How much harassment does it take to create a hostile work environment? You might be surprised – but then again, maybe not. The Equal Employment Opportunity Commission (EEOC) just issued a ruling finding that a single e-mail is enough to support such a finding.
In Lashawna C. v. Perez (not the complaining party's real name), 2017 WL 664453 (Feb. 10, 2017), the EEOC concluded that the recipient of an e-mail containing an allusion to events that occurred more than 4000 years ago was sufficient to adversely affect "reasonable" person's work environment. This excerpt from the opinion tells the story:
At the time of events giving rise to this complaint, Complainant worked as a term Workers' Compensation Claims Examiner …. Complainant and [Supervisor S1 had] exchanged emails about Complainant's work hours and schedule. During the exchange, Complainant stated that government employees generally work shorter hours than private sector employees, and she was "working like a civilian." In response, S1 stated the following:
"Wow … then I must be a damn fool … cause I've been working like a Hebrew slave the last 9 years and don't have enough time to take off … at least somebody got it right."
… [W]e note that the word "Hebrew" is often used to refer to Semitic persons who identify as descendants of Abraham, the biblical patriarch of Judaism. Moreover, when used to generally refer to contemporary Jewish persons, it is sometimes considered archaic or offensive. Coupled with the word "slave," the term "Hebrew slave" is particularly negative and offensive when used so flippantly. As such, we find that the use of the term "Hebrew slave" is inherently unwelcome when uttered in this particular context, especially when communicating with a Jewish person. There is no evidence that Complainant welcomed such a comment. Therefore, we find that S1's comment was unwelcome…. [I]t is [also] apparent that the term ""Hebrew slave" pertains specifically to Jewish persons, and as such, is inherently based on religion…. (emphasis added)
Based on that one statement, the EEOC determined that a reasonable person in Complainant's circumstances would find that S1's comment was severe enough to create a hostile work environment based on her religion. And the EEOC found that the AJ's award of $10,000 is supported by substantial evidence and that the AJ's award of attorney's fees in the amount of $10,980 is supported by substantial evidence.
There you go. No tangible discrimination, no adverse job action, no other offensive statements, no other evidence or anti-Semitism. The EEOC concluded that this single allusive reference to the Book of Exodus constituted religious harassment – to the tune of more than $20,000.
We should note that most cases aren't this extreme. This was a decision authored by the EEOC, not a Federal court. Courts usually apply more stringent standards when they evaluate harassment claims. A Supreme Court justice famously observed that the civil rights laws weren't meant to impose Victorian sensibilities on the American workplace. Most courts would likely dismiss the e-mail discussed above as a "stray remark," especially if it only occurred once.
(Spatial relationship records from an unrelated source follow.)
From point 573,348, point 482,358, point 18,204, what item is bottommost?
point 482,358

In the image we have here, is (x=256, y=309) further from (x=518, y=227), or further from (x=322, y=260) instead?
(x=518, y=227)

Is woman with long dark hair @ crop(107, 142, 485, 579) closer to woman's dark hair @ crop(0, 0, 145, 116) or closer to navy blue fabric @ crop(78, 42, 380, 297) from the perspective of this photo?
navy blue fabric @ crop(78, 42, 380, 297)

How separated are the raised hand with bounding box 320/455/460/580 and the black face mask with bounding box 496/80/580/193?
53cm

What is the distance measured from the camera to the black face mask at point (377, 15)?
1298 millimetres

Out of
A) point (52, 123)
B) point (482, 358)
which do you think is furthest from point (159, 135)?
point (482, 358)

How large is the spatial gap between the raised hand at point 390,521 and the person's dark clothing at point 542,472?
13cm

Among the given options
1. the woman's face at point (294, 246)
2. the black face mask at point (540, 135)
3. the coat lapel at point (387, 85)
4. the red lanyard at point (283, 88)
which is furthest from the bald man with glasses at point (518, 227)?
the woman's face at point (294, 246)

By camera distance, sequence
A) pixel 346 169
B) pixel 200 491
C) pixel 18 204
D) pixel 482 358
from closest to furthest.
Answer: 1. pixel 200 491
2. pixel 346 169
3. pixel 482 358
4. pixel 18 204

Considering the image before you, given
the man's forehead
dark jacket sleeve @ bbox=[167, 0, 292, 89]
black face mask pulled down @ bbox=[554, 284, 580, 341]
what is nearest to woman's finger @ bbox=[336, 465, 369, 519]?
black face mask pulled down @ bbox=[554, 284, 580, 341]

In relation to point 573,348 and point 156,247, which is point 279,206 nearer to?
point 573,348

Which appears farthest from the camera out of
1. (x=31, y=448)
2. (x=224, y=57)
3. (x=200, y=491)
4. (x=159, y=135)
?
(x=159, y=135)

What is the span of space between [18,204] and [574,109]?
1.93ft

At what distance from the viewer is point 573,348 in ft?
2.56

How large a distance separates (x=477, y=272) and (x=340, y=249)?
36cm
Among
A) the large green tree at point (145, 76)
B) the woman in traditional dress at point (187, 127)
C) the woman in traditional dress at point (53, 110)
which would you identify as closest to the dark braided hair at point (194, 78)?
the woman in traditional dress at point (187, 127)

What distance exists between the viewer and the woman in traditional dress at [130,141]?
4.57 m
This decision will likely become notorious for its conclusion that taking offense on this scale to a single e-mail message was the reaction of a "reasonable person." Again, this is the EEOC's conclusion: courts generally impose a more stringent, "objective" standard that requires more than an individual's subjective perception of the words or conduct.
This is a cautionary tale for everyone: be careful when you indulge in a colorful analogy to make a point.